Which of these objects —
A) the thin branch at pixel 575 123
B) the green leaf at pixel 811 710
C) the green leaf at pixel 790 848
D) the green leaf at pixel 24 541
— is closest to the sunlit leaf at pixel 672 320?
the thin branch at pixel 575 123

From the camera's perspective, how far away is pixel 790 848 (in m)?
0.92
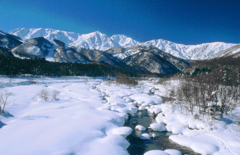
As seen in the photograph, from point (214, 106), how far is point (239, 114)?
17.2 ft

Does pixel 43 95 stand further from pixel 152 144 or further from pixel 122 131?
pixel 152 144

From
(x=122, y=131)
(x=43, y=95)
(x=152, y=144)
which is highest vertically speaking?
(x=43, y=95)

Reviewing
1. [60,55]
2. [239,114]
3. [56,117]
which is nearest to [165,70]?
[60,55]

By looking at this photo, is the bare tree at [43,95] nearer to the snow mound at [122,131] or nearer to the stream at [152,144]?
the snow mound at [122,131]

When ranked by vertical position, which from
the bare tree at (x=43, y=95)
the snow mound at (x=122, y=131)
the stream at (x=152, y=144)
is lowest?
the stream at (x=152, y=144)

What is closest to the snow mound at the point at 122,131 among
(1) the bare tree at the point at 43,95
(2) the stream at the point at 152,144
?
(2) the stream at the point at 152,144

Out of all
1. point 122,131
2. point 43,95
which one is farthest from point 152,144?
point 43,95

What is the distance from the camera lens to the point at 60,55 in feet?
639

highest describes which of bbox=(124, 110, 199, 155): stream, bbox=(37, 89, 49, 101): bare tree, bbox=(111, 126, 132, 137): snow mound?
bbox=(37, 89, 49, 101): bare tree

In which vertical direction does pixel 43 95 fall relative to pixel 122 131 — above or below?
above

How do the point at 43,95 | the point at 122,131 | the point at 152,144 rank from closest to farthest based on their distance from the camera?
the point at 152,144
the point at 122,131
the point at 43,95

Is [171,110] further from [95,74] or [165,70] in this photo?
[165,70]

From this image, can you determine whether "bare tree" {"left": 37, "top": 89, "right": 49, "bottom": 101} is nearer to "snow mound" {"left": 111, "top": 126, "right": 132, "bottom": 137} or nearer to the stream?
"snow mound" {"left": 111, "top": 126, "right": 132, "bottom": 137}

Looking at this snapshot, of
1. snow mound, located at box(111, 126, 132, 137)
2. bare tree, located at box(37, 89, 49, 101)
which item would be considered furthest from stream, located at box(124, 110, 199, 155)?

▶ WHAT IS EXPECTED
Copy out the data above verbatim, from the line containing "In which vertical" through the last line of the data, including both of those lines.

▶ ANSWER FOR THE TASK
In which vertical direction does pixel 43 95 fall relative to pixel 122 131 — above or below?
above

How do the point at 43,95 | the point at 122,131 | the point at 152,144 rank from closest to farthest based on their distance from the camera?
the point at 152,144
the point at 122,131
the point at 43,95

Is [171,110] further from [95,74] or [165,70] in this photo?
[165,70]

From this image, can you determine whether "bare tree" {"left": 37, "top": 89, "right": 49, "bottom": 101} is nearer to "snow mound" {"left": 111, "top": 126, "right": 132, "bottom": 137} or nearer to the stream?
"snow mound" {"left": 111, "top": 126, "right": 132, "bottom": 137}

Looking at this snapshot, of
1. snow mound, located at box(111, 126, 132, 137)
2. bare tree, located at box(37, 89, 49, 101)
which item would be considered furthest from stream, located at box(124, 110, 199, 155)?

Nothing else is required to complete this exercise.